TITLE:
pLoc_Deep-mGneg: Predict Subcellular Localization of Gram Negative Bacterial Proteins by Deep Learning
AUTHORS:
Xin-Xin Liu, Kuo-Chen Chou
KEYWORDS:
Pandemic Coronavirus, Multi-Label System, Gram Negative Bacterial Proteins, Learning at Deeper Level, Five-Steps Rule, PseAAC
JOURNAL NAME:
Advances in Bioscience and Biotechnology,
Vol.11 No.5,
May
11,
2020
ABSTRACT: The recent worldwide spreading of pneumonia-causing
virus, such as Coronavirus, COVID-19, and H1N1, has been endangering the life
of human beings all around the world. In order to really understand the
biological process within a cell level and provide useful clues to develop
antiviral drugs, information of Gram negative bacterial protein subcellular
localization is vitally important. In view of this, a CNN based protein
subcellular localization predictor called “pLoc_Deep-mGnet” was developed. The
predictor is particularly useful in dealing with the multi-sites systems in
which some proteins may simultaneously occur in two or more different
organelles that are the current focus of pharmaceutical industry.
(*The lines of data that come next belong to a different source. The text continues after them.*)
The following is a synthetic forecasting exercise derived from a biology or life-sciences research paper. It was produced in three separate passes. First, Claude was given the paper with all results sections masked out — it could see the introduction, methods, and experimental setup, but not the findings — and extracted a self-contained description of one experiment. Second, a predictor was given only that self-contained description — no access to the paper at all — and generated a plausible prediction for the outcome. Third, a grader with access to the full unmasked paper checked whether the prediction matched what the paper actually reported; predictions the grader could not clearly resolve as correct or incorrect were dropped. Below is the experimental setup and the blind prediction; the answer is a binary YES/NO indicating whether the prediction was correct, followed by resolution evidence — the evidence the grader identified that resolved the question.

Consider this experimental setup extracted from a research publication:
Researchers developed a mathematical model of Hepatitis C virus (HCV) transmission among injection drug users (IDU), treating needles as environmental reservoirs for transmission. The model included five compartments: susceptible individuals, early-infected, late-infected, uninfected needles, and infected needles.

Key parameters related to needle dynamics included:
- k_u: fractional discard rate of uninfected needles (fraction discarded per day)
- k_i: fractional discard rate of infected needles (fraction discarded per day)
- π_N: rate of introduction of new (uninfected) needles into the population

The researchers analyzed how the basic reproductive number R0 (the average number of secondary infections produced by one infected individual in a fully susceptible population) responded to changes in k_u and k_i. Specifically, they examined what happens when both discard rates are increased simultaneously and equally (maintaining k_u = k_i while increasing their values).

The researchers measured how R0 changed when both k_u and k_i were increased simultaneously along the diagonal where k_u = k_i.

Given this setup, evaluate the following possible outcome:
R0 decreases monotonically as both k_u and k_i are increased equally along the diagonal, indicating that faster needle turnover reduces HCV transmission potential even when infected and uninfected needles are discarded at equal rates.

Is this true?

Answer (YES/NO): NO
The global
absolute true rate achieved by the new predictor is over 98% and its local
accuracy is around 94% - 100%. Both are transcending other existing
state-of-the-art predictors significantly. To maximize the convenience for most
experimental scientists, a user-friendly web-server for the new predictor has
been established at http://www.jci-bioinfo.cn/pLoc_Deep-mGneg/, which will become a very useful tool for fighting pandemic coronavirus
and save the mankind of this planet.